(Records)
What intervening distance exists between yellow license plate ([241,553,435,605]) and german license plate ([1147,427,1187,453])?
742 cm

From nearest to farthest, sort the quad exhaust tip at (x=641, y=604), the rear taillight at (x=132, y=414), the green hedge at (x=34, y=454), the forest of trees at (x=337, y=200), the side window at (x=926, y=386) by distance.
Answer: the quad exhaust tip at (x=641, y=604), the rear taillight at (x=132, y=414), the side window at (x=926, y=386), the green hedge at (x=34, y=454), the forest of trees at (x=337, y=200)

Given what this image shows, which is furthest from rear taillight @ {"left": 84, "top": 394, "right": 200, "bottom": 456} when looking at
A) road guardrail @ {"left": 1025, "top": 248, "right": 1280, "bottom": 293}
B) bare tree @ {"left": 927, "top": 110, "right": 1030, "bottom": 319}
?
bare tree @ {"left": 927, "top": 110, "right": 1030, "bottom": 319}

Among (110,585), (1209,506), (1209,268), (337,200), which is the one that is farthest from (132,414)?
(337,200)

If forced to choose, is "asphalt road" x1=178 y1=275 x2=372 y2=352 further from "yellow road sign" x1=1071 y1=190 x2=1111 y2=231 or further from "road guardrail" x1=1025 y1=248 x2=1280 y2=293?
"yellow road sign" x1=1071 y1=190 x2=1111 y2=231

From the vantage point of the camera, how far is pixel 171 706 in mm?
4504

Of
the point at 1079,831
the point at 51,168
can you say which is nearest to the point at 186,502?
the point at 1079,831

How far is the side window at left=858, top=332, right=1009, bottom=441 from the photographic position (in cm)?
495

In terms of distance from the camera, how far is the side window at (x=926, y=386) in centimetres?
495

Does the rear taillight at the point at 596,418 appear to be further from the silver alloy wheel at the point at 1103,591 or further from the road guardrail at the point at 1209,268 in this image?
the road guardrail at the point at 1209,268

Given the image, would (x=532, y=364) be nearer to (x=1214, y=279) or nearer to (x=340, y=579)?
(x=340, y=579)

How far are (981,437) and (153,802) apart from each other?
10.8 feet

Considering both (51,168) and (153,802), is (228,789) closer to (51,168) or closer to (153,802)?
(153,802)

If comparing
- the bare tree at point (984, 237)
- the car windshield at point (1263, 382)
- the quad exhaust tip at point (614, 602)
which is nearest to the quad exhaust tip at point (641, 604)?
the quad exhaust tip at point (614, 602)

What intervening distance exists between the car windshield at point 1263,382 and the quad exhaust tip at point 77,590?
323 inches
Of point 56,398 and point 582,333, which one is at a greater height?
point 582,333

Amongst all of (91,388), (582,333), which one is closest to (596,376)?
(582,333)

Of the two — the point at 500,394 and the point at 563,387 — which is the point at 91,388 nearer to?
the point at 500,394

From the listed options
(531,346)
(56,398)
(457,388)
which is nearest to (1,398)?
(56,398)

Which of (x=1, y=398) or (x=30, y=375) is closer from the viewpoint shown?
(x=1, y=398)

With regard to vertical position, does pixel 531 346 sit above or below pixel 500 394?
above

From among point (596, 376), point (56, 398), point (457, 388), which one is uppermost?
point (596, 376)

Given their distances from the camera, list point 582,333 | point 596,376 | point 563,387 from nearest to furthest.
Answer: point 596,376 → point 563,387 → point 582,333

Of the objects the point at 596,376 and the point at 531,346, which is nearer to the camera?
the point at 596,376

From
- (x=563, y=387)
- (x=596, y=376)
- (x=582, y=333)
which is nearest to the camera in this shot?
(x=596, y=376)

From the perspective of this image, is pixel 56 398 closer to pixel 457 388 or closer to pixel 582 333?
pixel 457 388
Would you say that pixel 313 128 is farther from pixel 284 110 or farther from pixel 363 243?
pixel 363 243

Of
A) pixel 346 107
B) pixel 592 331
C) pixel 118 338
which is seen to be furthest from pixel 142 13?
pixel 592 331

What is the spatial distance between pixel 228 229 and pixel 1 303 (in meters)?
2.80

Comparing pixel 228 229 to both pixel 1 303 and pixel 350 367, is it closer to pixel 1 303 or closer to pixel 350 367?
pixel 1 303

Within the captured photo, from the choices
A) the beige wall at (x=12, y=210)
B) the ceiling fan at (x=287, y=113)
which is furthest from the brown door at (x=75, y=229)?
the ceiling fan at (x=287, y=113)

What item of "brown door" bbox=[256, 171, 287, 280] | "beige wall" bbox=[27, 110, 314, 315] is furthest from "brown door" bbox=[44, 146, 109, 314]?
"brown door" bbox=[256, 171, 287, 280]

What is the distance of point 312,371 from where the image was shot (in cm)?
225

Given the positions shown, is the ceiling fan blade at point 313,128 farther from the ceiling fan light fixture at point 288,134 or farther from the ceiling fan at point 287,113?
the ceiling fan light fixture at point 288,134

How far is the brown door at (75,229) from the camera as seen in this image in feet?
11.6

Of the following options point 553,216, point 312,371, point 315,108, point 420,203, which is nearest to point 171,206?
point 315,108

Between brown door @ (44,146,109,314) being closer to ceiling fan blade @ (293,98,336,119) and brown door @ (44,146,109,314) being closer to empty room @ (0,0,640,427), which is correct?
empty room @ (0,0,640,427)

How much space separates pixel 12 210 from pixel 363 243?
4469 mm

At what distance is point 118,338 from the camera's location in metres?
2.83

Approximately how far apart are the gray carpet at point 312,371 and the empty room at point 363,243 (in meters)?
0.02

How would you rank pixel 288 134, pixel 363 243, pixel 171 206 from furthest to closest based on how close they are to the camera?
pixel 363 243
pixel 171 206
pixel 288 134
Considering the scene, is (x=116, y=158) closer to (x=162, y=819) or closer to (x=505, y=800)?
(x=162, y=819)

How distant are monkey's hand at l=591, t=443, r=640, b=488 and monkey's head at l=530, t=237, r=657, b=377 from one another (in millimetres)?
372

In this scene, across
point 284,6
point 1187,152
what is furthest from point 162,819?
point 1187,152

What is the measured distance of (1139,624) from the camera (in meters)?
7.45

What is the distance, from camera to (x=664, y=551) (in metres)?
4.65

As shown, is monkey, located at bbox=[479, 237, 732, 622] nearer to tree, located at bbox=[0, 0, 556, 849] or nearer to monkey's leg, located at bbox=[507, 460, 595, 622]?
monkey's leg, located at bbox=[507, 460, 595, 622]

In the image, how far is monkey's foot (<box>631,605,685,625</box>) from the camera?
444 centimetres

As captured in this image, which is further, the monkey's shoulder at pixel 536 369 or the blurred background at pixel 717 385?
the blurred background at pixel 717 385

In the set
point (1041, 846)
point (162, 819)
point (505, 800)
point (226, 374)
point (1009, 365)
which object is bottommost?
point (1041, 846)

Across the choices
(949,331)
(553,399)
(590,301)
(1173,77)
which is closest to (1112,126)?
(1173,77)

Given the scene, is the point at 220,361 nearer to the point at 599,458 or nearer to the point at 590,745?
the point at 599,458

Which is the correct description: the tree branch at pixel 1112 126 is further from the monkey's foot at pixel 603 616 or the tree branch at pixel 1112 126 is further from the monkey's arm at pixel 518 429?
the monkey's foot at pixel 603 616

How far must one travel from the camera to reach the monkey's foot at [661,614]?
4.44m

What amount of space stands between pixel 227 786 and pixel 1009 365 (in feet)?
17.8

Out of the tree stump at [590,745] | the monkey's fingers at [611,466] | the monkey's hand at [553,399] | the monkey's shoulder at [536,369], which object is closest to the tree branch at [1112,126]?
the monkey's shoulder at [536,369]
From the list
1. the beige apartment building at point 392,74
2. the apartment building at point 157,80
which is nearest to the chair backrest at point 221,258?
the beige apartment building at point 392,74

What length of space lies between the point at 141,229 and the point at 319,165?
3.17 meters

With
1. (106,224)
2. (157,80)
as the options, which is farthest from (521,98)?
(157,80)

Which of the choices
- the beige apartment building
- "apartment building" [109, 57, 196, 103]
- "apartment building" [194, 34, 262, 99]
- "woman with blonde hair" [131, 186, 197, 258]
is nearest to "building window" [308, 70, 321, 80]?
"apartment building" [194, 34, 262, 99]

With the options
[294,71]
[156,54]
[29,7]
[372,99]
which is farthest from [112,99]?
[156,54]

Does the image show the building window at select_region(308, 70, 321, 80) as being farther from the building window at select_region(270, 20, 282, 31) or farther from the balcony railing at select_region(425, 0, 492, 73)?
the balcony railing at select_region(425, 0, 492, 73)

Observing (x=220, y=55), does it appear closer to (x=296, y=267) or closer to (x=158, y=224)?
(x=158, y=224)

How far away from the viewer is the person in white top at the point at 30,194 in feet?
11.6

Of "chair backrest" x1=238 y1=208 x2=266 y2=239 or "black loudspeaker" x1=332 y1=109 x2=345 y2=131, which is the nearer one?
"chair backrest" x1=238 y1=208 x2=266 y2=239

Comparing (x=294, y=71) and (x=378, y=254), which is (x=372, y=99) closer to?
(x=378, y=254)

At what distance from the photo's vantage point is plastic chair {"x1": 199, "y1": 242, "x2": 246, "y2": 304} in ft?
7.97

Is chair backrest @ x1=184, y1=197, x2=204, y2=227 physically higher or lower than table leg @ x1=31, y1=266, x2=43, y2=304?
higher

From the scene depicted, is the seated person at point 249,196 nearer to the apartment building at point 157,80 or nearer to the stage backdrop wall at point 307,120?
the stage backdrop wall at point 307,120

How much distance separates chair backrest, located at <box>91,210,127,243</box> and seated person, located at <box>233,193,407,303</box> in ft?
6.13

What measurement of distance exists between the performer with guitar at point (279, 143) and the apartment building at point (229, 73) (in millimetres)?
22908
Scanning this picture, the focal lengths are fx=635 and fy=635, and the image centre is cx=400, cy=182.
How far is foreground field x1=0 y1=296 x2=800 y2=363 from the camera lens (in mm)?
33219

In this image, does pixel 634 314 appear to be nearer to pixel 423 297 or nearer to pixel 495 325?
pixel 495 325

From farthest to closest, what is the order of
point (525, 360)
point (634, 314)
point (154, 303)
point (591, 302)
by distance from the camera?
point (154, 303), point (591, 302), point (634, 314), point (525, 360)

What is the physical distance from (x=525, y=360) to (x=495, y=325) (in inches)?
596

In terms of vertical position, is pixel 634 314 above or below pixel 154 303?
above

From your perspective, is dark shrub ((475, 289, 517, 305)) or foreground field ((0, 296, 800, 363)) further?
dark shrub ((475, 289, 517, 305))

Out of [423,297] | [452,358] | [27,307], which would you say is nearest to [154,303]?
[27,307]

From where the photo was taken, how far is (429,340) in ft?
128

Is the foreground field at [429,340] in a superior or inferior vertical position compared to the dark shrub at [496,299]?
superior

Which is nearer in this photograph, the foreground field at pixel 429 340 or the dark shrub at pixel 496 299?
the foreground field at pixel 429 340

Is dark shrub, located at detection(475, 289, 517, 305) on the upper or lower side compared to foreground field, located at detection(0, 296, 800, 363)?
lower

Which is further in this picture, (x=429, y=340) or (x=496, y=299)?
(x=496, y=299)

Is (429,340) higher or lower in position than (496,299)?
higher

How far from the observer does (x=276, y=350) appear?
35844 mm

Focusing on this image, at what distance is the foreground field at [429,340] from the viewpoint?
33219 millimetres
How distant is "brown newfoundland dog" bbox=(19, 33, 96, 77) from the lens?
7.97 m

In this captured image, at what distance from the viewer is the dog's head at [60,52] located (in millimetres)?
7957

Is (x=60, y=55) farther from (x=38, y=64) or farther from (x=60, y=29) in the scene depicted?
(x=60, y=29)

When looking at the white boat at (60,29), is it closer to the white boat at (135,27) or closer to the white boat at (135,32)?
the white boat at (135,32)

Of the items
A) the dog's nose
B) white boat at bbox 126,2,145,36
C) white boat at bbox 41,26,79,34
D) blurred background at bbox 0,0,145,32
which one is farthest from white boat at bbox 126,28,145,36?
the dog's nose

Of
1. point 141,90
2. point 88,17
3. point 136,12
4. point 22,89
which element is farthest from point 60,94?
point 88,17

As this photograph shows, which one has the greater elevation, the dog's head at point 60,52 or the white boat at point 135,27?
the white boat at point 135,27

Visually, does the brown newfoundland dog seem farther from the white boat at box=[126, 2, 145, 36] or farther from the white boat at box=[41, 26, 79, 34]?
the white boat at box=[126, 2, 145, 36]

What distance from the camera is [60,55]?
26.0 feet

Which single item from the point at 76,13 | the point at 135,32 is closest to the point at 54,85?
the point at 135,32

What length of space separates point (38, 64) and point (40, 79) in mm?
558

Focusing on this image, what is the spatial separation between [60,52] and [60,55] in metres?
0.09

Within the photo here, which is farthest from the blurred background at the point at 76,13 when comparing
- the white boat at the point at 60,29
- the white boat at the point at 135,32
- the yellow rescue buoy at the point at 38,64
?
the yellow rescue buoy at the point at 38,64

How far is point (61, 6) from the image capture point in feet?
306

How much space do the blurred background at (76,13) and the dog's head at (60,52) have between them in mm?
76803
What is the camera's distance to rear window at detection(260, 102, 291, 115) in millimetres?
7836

What is expected: Beginning at the line that holds "Focusing on this image, what", write out word for word each line through the end of the records.

Worked answer:
Focusing on this image, what is the spatial separation between [60,52] and [60,55] in metres?
0.09

Within the photo here, which is farthest from the blurred background at the point at 76,13 when comparing
- the white boat at the point at 60,29
- the white boat at the point at 135,32
- the yellow rescue buoy at the point at 38,64
?
the yellow rescue buoy at the point at 38,64

How far is point (61, 6) from the image capture point in feet?
306

How much space do the blurred background at (76,13) and the dog's head at (60,52) have between them in mm?
76803
What is the camera's distance to rear window at detection(260, 102, 291, 115) in millimetres?
7836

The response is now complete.